Written exercise | Rewrite the lines below from the one containing "What is the distance to pixel" through the end of the records, replacing "centimetres" with "centimeters" and leaving everything else unchanged.

········

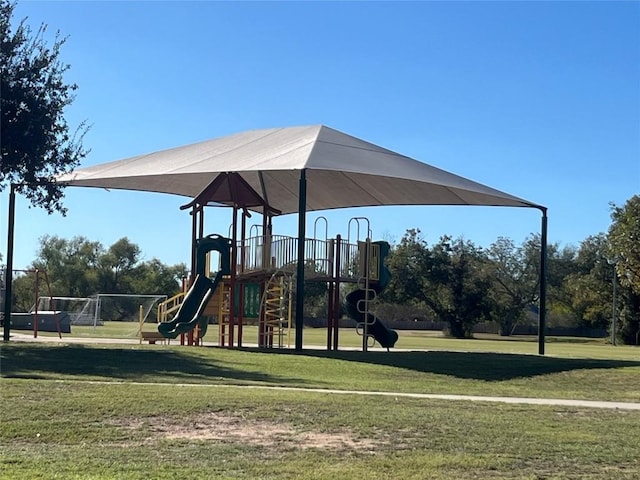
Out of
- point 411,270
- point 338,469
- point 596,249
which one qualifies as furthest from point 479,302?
point 338,469

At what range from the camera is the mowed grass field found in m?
8.41

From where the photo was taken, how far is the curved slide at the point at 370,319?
26422 millimetres

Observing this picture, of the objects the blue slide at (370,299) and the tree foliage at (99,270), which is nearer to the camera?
the blue slide at (370,299)

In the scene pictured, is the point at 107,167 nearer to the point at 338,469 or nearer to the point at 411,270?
the point at 338,469

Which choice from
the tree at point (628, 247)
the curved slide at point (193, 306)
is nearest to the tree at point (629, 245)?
the tree at point (628, 247)

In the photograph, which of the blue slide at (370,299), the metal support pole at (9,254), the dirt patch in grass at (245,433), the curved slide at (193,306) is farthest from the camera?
the curved slide at (193,306)

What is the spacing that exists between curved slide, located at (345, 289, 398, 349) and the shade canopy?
3887mm

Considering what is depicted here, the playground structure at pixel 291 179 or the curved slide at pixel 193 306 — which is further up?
the playground structure at pixel 291 179

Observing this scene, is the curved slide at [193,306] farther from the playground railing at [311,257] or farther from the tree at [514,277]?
the tree at [514,277]

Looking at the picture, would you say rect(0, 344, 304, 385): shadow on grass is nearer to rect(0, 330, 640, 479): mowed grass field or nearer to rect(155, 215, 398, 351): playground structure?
rect(0, 330, 640, 479): mowed grass field

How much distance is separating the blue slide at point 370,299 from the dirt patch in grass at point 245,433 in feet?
51.3

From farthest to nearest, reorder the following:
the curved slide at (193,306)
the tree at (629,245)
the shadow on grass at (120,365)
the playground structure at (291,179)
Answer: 1. the tree at (629,245)
2. the curved slide at (193,306)
3. the playground structure at (291,179)
4. the shadow on grass at (120,365)

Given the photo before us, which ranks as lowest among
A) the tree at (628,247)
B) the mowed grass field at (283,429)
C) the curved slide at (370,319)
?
the mowed grass field at (283,429)

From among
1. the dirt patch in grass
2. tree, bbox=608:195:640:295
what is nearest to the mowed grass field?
the dirt patch in grass
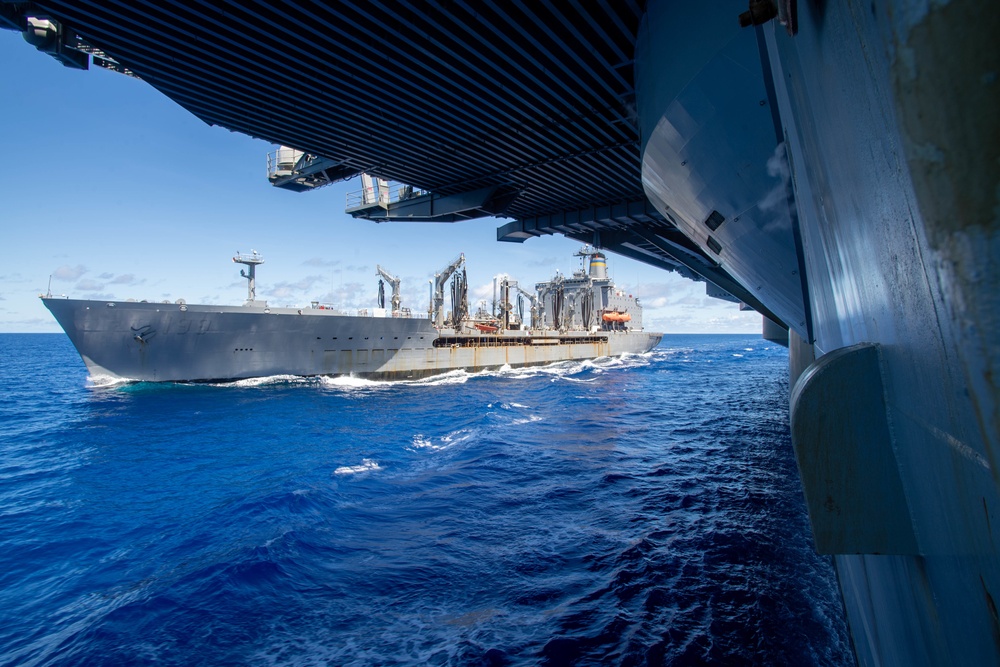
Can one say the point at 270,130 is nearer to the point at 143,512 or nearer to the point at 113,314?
the point at 143,512

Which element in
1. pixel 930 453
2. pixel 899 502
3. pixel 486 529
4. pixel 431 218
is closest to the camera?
pixel 930 453

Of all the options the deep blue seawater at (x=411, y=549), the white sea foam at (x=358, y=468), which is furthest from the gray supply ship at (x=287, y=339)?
the white sea foam at (x=358, y=468)

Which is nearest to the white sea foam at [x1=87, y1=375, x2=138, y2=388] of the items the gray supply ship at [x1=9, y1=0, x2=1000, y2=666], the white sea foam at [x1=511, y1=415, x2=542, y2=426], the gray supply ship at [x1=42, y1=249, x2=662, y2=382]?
the gray supply ship at [x1=42, y1=249, x2=662, y2=382]

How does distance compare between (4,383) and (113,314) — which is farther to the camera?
(4,383)

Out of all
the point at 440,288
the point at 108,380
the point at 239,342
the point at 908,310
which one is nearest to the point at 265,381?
the point at 239,342

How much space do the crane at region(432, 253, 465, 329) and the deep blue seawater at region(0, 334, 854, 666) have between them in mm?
22299

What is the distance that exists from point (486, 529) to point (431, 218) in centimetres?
1782

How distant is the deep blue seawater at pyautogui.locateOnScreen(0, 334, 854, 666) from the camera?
513 centimetres

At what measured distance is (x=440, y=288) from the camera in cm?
3891

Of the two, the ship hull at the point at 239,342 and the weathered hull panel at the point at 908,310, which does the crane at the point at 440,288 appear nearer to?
the ship hull at the point at 239,342

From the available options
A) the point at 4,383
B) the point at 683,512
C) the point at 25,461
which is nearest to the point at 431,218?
the point at 25,461

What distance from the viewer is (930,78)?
70cm

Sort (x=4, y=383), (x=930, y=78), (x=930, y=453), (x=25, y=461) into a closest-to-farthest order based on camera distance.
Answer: (x=930, y=78), (x=930, y=453), (x=25, y=461), (x=4, y=383)

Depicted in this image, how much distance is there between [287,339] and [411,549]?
2446 centimetres
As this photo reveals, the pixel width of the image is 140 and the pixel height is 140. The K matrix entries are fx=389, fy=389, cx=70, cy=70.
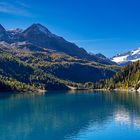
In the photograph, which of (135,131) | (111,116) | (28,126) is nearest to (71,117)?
(111,116)

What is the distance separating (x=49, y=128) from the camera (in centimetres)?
12106

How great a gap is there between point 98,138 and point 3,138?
82.0 feet

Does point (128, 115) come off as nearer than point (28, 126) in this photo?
No

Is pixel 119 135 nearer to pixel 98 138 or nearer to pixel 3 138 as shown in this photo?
pixel 98 138

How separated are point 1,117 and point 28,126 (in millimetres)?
29113

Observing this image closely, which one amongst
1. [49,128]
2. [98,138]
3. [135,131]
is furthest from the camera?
[49,128]

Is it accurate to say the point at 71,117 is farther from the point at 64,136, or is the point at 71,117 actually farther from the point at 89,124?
the point at 64,136

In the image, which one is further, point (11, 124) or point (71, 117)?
point (71, 117)

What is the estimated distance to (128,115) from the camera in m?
152

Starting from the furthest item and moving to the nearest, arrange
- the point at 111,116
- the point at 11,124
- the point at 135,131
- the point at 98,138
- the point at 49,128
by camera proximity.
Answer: the point at 111,116, the point at 11,124, the point at 49,128, the point at 135,131, the point at 98,138

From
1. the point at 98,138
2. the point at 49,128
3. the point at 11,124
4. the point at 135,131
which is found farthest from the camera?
the point at 11,124

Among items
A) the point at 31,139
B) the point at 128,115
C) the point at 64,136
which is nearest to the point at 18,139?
the point at 31,139

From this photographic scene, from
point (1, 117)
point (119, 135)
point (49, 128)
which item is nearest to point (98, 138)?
point (119, 135)

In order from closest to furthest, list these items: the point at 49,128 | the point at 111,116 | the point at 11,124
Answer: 1. the point at 49,128
2. the point at 11,124
3. the point at 111,116
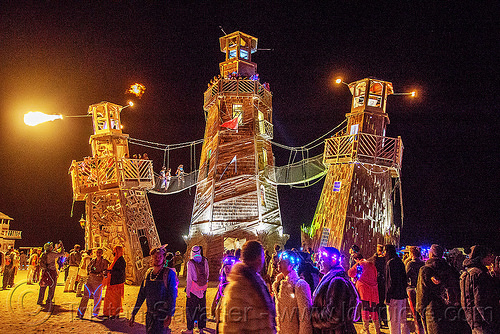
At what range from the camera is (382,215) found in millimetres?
16344

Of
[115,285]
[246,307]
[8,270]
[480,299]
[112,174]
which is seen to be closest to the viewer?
[246,307]

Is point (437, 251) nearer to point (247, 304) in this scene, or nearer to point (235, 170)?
point (247, 304)

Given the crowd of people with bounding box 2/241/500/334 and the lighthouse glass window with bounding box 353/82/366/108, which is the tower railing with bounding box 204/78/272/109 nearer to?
the lighthouse glass window with bounding box 353/82/366/108

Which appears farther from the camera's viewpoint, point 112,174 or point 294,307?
point 112,174

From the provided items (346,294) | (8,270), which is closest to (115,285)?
(346,294)

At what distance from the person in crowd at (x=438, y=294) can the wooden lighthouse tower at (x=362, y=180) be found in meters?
9.61

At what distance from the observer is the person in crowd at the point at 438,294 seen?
207 inches

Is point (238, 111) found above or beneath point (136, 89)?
above

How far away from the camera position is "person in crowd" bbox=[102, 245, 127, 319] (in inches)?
350

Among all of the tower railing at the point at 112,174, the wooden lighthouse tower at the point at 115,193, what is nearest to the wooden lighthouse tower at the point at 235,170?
the wooden lighthouse tower at the point at 115,193

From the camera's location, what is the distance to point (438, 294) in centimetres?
539

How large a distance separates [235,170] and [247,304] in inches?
715

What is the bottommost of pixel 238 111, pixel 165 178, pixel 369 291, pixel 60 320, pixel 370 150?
pixel 60 320

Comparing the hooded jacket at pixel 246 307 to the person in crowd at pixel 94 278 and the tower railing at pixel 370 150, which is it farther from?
the tower railing at pixel 370 150
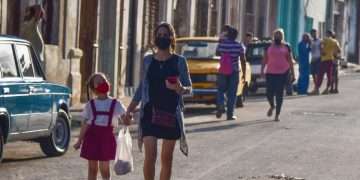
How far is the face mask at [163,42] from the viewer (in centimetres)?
1088

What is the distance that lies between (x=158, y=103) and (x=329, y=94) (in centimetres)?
2307

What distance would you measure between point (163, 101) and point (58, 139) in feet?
15.5

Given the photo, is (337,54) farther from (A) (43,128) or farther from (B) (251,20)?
(A) (43,128)

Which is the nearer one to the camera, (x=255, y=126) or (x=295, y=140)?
(x=295, y=140)

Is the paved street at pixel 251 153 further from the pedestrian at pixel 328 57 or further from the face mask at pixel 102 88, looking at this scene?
the pedestrian at pixel 328 57

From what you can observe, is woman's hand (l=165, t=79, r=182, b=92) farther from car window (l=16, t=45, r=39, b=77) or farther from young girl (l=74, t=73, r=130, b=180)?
car window (l=16, t=45, r=39, b=77)

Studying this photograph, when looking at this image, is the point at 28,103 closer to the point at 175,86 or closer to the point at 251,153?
the point at 251,153

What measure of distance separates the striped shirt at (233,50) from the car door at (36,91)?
7.54 m

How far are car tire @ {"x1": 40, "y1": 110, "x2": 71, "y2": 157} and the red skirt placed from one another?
371 centimetres

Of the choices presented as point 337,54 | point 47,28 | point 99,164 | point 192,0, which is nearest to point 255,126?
point 47,28

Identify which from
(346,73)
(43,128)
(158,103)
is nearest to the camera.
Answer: (158,103)

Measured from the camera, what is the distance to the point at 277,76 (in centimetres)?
2220

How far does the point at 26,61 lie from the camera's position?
47.8ft

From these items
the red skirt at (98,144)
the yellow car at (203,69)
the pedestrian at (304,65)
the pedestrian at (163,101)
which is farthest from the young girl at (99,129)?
the pedestrian at (304,65)
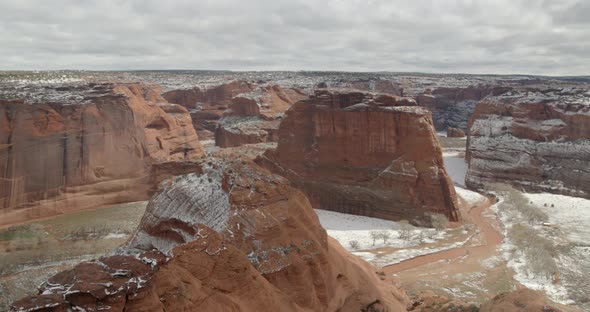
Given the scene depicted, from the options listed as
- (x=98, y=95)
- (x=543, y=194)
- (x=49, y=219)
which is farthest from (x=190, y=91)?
(x=543, y=194)

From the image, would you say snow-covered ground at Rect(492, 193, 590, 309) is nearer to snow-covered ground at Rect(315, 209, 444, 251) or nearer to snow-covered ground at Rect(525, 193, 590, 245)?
snow-covered ground at Rect(525, 193, 590, 245)

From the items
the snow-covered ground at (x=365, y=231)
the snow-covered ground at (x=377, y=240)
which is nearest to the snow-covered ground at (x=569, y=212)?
the snow-covered ground at (x=377, y=240)

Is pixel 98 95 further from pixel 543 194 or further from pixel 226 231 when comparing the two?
pixel 543 194

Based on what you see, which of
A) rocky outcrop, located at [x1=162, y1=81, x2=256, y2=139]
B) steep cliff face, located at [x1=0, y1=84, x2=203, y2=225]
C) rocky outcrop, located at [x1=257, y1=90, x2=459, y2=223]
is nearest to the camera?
steep cliff face, located at [x1=0, y1=84, x2=203, y2=225]

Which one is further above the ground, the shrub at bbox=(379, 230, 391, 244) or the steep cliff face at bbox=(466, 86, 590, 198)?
the steep cliff face at bbox=(466, 86, 590, 198)

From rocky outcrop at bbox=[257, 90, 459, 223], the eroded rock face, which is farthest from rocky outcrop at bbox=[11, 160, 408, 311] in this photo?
rocky outcrop at bbox=[257, 90, 459, 223]

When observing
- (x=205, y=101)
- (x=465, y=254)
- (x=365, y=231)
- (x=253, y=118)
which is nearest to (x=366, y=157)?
(x=365, y=231)

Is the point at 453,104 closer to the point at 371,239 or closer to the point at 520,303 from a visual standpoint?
the point at 371,239
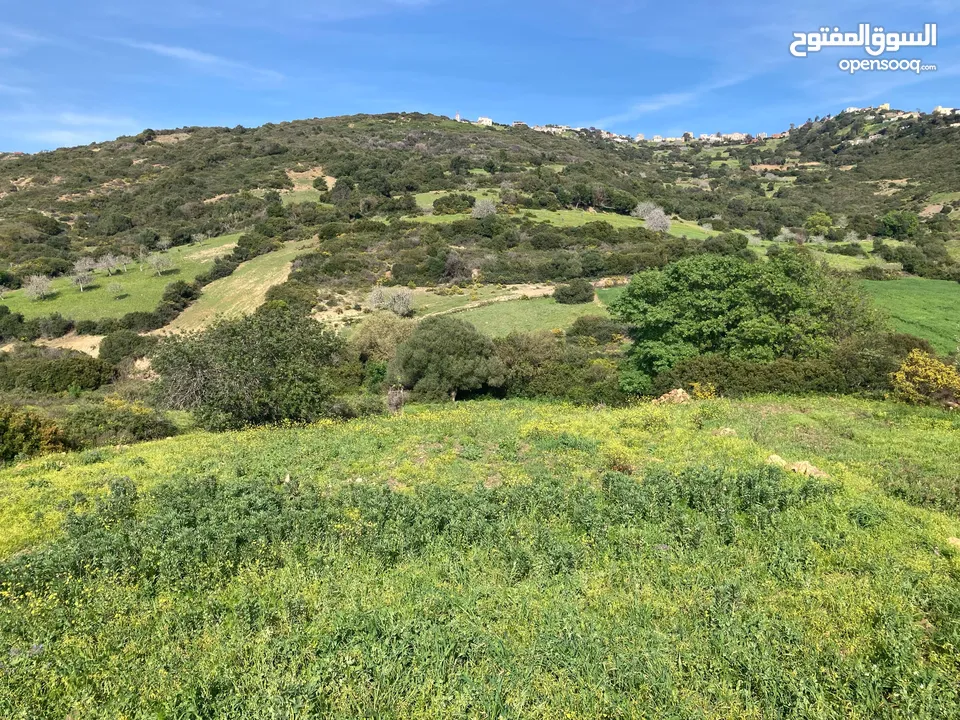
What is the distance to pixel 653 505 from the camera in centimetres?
886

········

Exercise answer |
What is the distance to pixel 653 505 from the camera in centimeters?
886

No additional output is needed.